Data rows.
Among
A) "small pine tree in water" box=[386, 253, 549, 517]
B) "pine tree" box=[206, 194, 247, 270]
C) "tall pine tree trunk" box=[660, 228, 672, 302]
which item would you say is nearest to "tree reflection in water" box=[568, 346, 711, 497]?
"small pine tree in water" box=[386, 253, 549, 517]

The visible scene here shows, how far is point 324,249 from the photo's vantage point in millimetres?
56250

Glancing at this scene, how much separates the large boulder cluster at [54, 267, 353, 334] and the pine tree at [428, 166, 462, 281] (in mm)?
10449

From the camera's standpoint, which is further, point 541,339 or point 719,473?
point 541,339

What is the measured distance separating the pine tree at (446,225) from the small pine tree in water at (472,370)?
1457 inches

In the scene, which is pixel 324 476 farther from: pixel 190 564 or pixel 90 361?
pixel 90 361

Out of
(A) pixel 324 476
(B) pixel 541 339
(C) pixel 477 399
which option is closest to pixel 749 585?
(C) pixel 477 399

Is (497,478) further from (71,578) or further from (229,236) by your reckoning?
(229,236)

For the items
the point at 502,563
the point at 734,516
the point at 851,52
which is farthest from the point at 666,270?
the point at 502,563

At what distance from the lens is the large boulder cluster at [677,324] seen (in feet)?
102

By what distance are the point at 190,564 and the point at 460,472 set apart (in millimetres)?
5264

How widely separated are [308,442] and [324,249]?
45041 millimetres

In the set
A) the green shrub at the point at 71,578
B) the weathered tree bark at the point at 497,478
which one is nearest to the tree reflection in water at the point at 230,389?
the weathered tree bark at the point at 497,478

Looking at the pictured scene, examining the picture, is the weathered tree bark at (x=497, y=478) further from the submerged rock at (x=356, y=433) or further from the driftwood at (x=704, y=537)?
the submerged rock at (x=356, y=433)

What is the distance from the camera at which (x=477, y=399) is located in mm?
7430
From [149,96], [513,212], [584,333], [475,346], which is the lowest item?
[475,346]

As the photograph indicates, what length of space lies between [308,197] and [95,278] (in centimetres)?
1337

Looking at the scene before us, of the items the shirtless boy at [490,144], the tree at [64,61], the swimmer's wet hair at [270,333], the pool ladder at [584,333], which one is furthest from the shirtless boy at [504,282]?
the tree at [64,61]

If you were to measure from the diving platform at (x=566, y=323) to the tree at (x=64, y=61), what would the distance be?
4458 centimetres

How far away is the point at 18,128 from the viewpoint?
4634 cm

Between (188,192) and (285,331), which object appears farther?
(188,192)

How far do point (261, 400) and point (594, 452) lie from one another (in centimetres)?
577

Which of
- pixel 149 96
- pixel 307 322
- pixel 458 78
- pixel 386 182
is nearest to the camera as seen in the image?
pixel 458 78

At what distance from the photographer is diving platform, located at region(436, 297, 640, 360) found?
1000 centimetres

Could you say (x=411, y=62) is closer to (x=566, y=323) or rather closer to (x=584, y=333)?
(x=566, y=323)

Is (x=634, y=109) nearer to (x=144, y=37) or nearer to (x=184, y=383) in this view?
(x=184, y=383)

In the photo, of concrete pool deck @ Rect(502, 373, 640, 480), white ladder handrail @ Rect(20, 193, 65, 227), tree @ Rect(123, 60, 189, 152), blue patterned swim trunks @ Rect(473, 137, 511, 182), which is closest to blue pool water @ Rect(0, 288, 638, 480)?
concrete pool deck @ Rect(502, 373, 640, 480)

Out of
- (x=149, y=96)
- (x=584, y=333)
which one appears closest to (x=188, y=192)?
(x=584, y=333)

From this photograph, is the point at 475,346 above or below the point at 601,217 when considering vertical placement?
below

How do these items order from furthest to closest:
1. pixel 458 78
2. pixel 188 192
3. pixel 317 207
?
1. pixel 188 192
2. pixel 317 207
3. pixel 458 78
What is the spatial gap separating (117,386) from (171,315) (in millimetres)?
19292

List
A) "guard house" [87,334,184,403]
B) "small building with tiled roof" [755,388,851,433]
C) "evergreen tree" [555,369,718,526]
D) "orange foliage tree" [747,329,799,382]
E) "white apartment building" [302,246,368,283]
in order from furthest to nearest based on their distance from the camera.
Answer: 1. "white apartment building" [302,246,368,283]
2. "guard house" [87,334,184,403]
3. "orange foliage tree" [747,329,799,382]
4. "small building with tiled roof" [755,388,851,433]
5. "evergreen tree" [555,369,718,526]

Goal.
Copy every line of the material above word for word, changing nothing.

Written response.
Among
A) "small pine tree in water" box=[386, 253, 549, 517]
B) "pine tree" box=[206, 194, 247, 270]
C) "tall pine tree trunk" box=[660, 228, 672, 302]
which item would you say is nearest to "tree reflection in water" box=[568, 346, 711, 497]?
"small pine tree in water" box=[386, 253, 549, 517]

The visible scene here shows, how far is point 324,249 from the photo's vantage point in millimetres?
56250

Glancing at this scene, how much separates the large boulder cluster at [54, 267, 353, 334] and the pine tree at [428, 166, 462, 281] (in mm)?
10449

From the camera's standpoint, which is further, point 541,339 or point 719,473?
point 541,339

What is the measured distance separating the pine tree at (446,225) from the small pine tree in water at (472,370)?
1457 inches

In the scene, which is pixel 324 476 farther from: pixel 190 564 or pixel 90 361?
pixel 90 361

Out of
(A) pixel 324 476
(B) pixel 541 339
(C) pixel 477 399
which option is closest to pixel 749 585?
(C) pixel 477 399

Is (497,478) further from (71,578) or further from (229,236) by your reckoning?
(229,236)

For the items
the point at 502,563
the point at 734,516
the point at 851,52
which is farthest from the point at 666,270?
the point at 502,563

At what distance from the lens is the large boulder cluster at [677,324] seen (in feet)?
102

By what distance are the point at 190,564 and the point at 460,472 set apart (in millimetres)?
5264

How widely separated are [308,442] and [324,249]?
45041 millimetres

In the set
A) the green shrub at the point at 71,578
B) the weathered tree bark at the point at 497,478
which one is nearest to the tree reflection in water at the point at 230,389?
the weathered tree bark at the point at 497,478

Looking at the pictured scene, examining the picture, is the weathered tree bark at (x=497, y=478) further from the submerged rock at (x=356, y=433) or further from the driftwood at (x=704, y=537)?
the submerged rock at (x=356, y=433)

What is the distance from the camera at which (x=477, y=399) is located in mm?
7430
From [149,96], [513,212], [584,333], [475,346], which is the lowest item?
[475,346]

As the photograph indicates, what length of space lies between [308,197] and [95,278] (in centimetres)?
1337

Looking at the scene before us, of the items the shirtless boy at [490,144], the tree at [64,61], the swimmer's wet hair at [270,333], the pool ladder at [584,333], which one is furthest from the shirtless boy at [504,282]?
the tree at [64,61]

If you were to measure from the diving platform at (x=566, y=323) to the tree at (x=64, y=61), what would the distance be?
4458 centimetres

How far away is the point at 18,128 from the viewpoint?
4634 cm

Between (188,192) and (285,331), which object appears farther?
(188,192)

How far do point (261, 400) and point (594, 452) lie from one another (in centimetres)?
577

Which of
- pixel 149 96
- pixel 307 322
- pixel 458 78
- pixel 386 182
is nearest to the camera as seen in the image?
pixel 458 78

At what distance from the photographer is diving platform, located at region(436, 297, 640, 360) found?
1000 centimetres

Could you say (x=411, y=62) is closer to (x=566, y=323) or rather closer to (x=584, y=333)?
(x=566, y=323)

Is (x=634, y=109) nearer to (x=144, y=37) or nearer to (x=184, y=383) in this view?
(x=184, y=383)

In the photo, of concrete pool deck @ Rect(502, 373, 640, 480), white ladder handrail @ Rect(20, 193, 65, 227), tree @ Rect(123, 60, 189, 152), blue patterned swim trunks @ Rect(473, 137, 511, 182), which is closest to blue pool water @ Rect(0, 288, 638, 480)?
concrete pool deck @ Rect(502, 373, 640, 480)

Out of
- (x=149, y=96)
- (x=584, y=333)
which one appears closest to (x=188, y=192)?
(x=584, y=333)

From this photograph, is the point at 475,346 above or below the point at 601,217 when considering vertical placement?
below

How do these items order from furthest to closest:
1. pixel 458 78
2. pixel 188 192
3. pixel 317 207
?
1. pixel 188 192
2. pixel 317 207
3. pixel 458 78
What is the spatial gap separating (117,386) from (171,315) (in millimetres)?
19292

List
A) "guard house" [87,334,184,403]
B) "small building with tiled roof" [755,388,851,433]
C) "evergreen tree" [555,369,718,526]
D) "orange foliage tree" [747,329,799,382]
E) "white apartment building" [302,246,368,283]
in order from furthest to nearest based on their distance from the camera.
Answer: 1. "white apartment building" [302,246,368,283]
2. "guard house" [87,334,184,403]
3. "orange foliage tree" [747,329,799,382]
4. "small building with tiled roof" [755,388,851,433]
5. "evergreen tree" [555,369,718,526]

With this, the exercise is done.